Transcribe the lines below verbatim, skipping the images.

+++ INPUT DATA

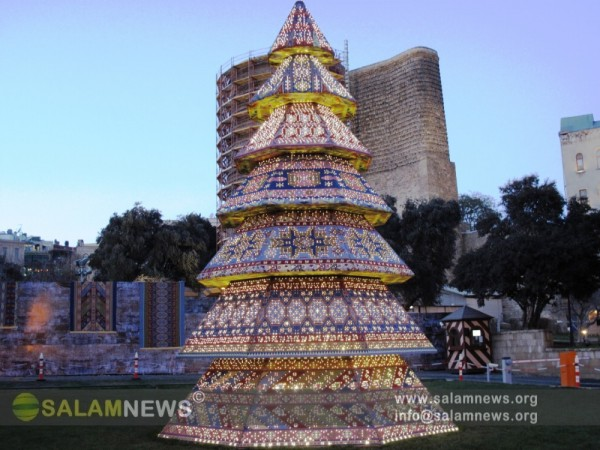 В Баку елки украшаются национальным орнаментом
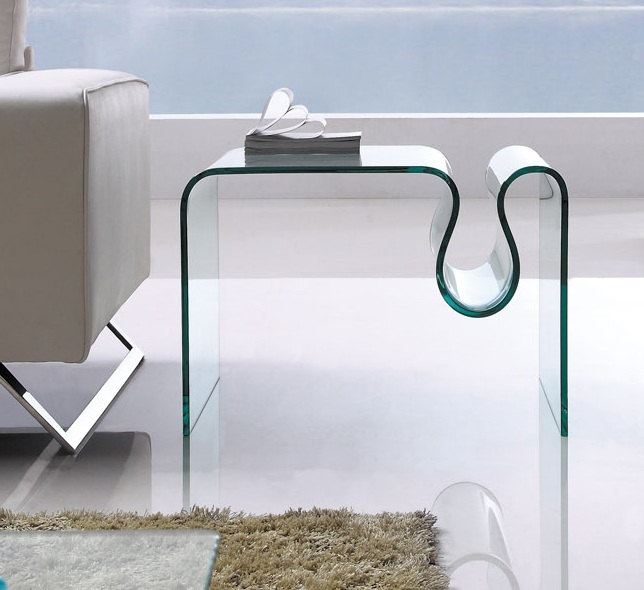 Mesa baja rectangular de cristal. Fabricada integramente de cristal curvado y templado de 12 mm.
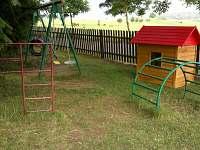 dětské hřiště - chalupa k pronajmutí Prapořiště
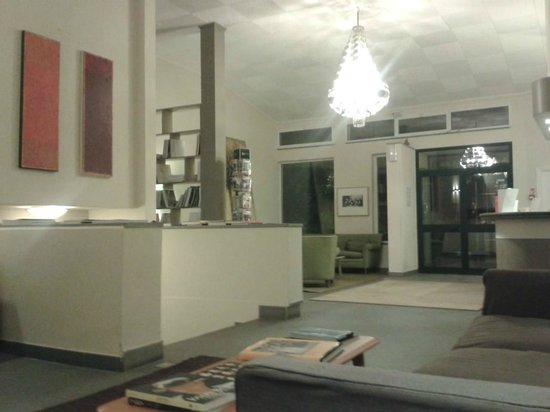 Hotel Terre di Casole: Hall
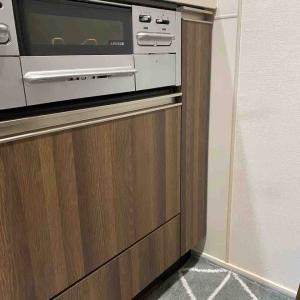 【キッチン収納】コンロ下の縦長収納スペース。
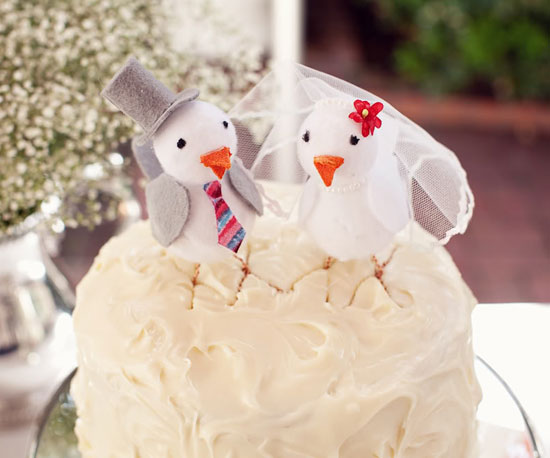 15 Unexpected Cake Toppers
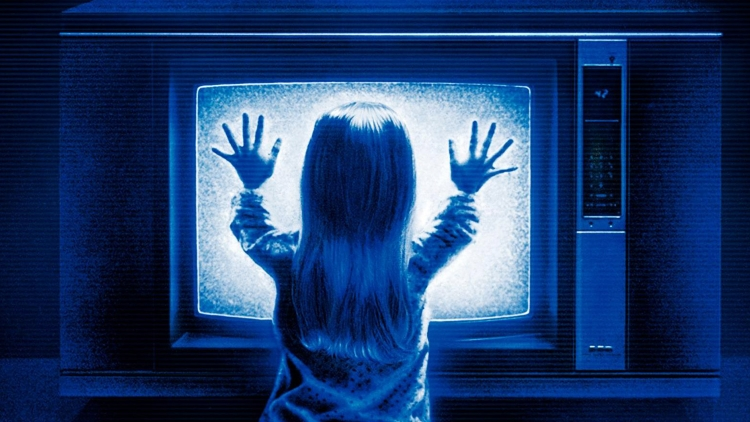 http://scifireview.com/wp-content/uploads/2014/10/poltergeist.jpg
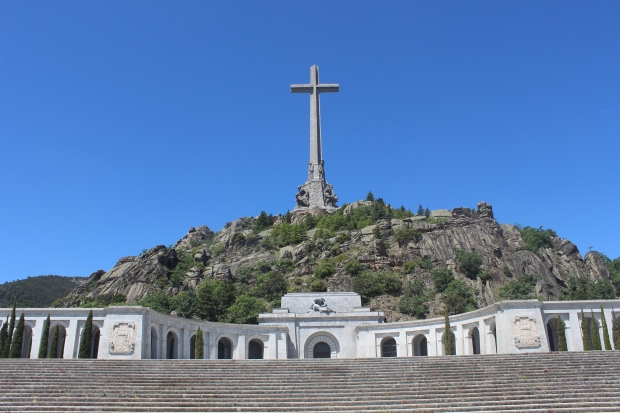 Daytrip to Valle de los Caídos, church built in the mountain and memorial to the fallen in the Civil War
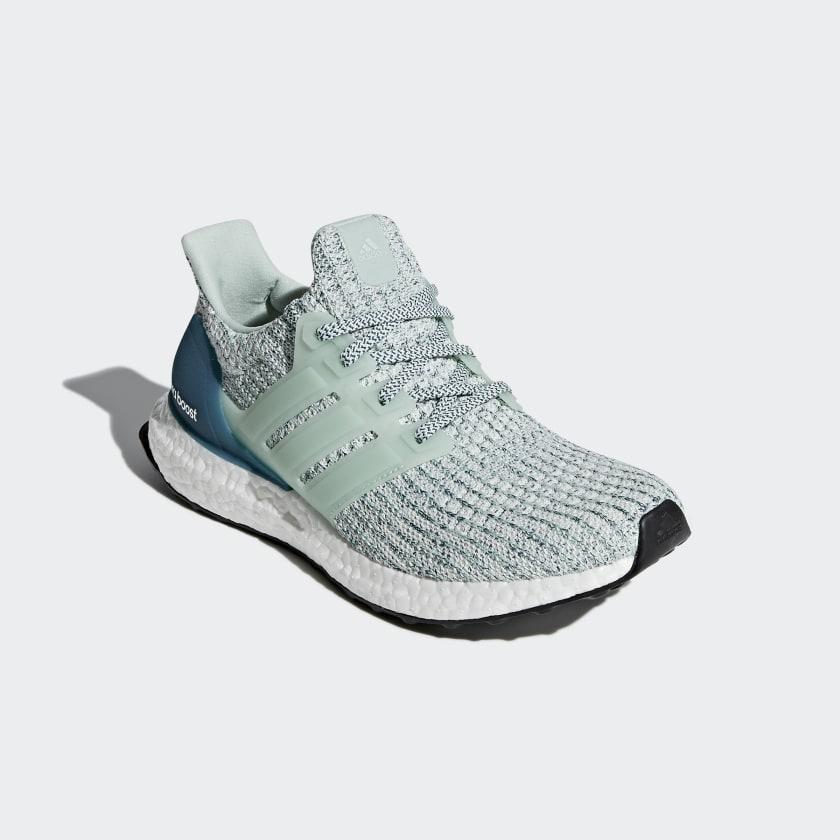 adidas Performance ULTRA BOOST - Neutral running shoes - ashgreen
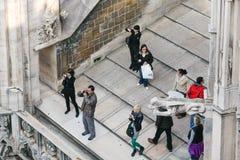 MILAAN, ITALY/EUROPE - 23 FEBRUARI: Mensen fotograferen wedijvert royalty-vrije stock fotografie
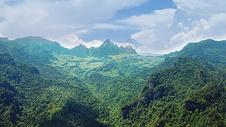 航拍张家界武陵源风景区图片
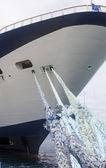 Liny niebieski niebieski i biały statek wycieczkowy — Zdjęcie stockowe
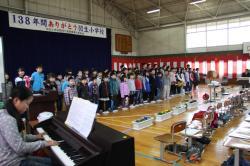 思い出の校舎を合唱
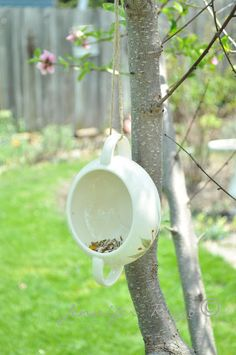 Make  an easy bird feeder from a vintage two-handled sugar bowl and some garden twine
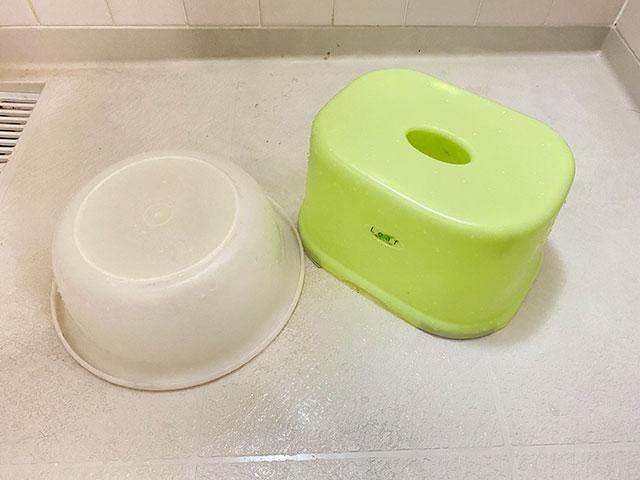 キレイになった洗面器とイス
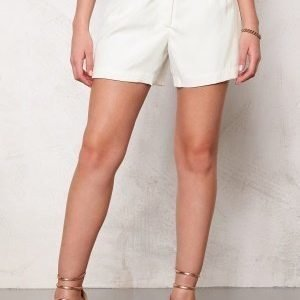 VILA Ellie shortsEllie shortsEllie shorts Snow WhiteSnow WhiteSnow White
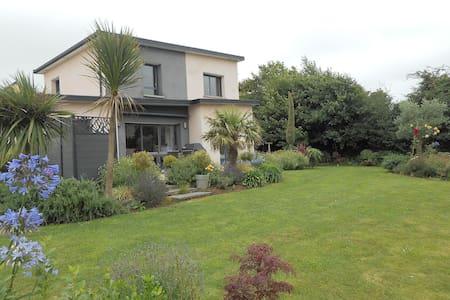 Maison contemporaine avec jardin paysager - Hus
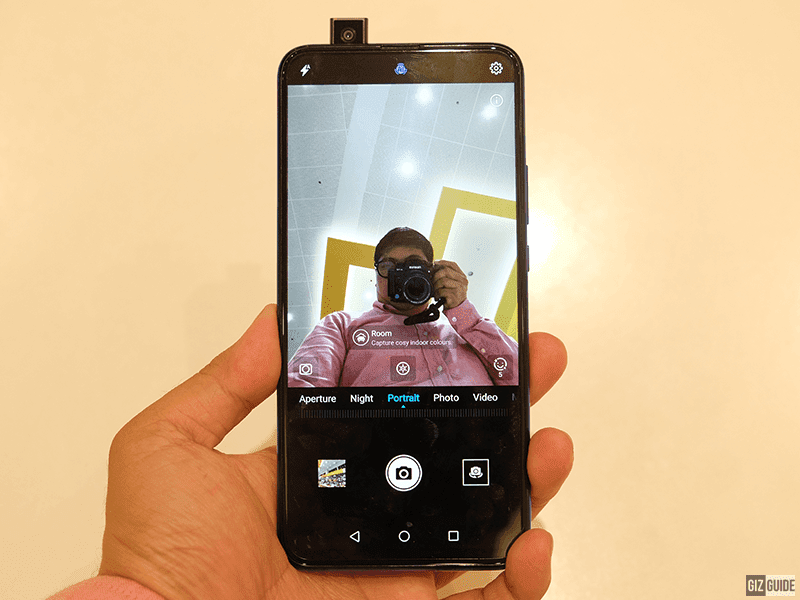 Pop-up selfie camera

++++++

RESULT OF THIS EXERCISE:
 В Баку елки украшаются национальным орнаментом
 Mesa baja rectangular de cristal. Fabricada integramente de cristal curvado y templado de 12 mm.
 dětské hřiště - chalupa k pronajmutí Prapořiště
 Hotel Terre di Casole: Hall
 【キッチン収納】コンロ下の縦長収納スペース。
 15 Unexpected Cake Toppers
 http://scifireview.com/wp-content/uploads/2014/10/poltergeist.jpg
 Daytrip to Valle de los Caídos, church built in the mountain and memorial to the fallen in the Civil War
 adidas Performance ULTRA BOOST - Neutral running shoes - ashgreen
 MILAAN, ITALY/EUROPE - 23 FEBRUARI: Mensen fotograferen wedijvert royalty-vrije stock fotografie
 航拍张家界武陵源风景区图片
 Liny niebieski niebieski i biały statek wycieczkowy — Zdjęcie stockowe
 思い出の校舎を合唱
 Make  an easy bird feeder from a vintage two-handled sugar bowl and some garden twine
 キレイになった洗面器とイス
 VILA Ellie shortsEllie shortsEllie shorts Snow WhiteSnow WhiteSnow White
 Maison contemporaine avec jardin paysager - Hus
 Pop-up selfie camera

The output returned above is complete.